Collection entries:
*** Block opens ***
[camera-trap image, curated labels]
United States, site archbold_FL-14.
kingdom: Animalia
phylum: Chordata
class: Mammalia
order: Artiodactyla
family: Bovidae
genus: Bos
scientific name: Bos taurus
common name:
*** Block closes ***
*Directions for this task*:
I'd like every record written out exactly as given.

*Answer to the exercise*:
[camera-trap image, curated labels]
United States, site archbold_FL-14.
kingdom: Animalia
phylum: Chordata
class: Mammalia
order: Artiodactyla
family: Bovidae
genus: Bos
scientific name: Bos taurus
common name:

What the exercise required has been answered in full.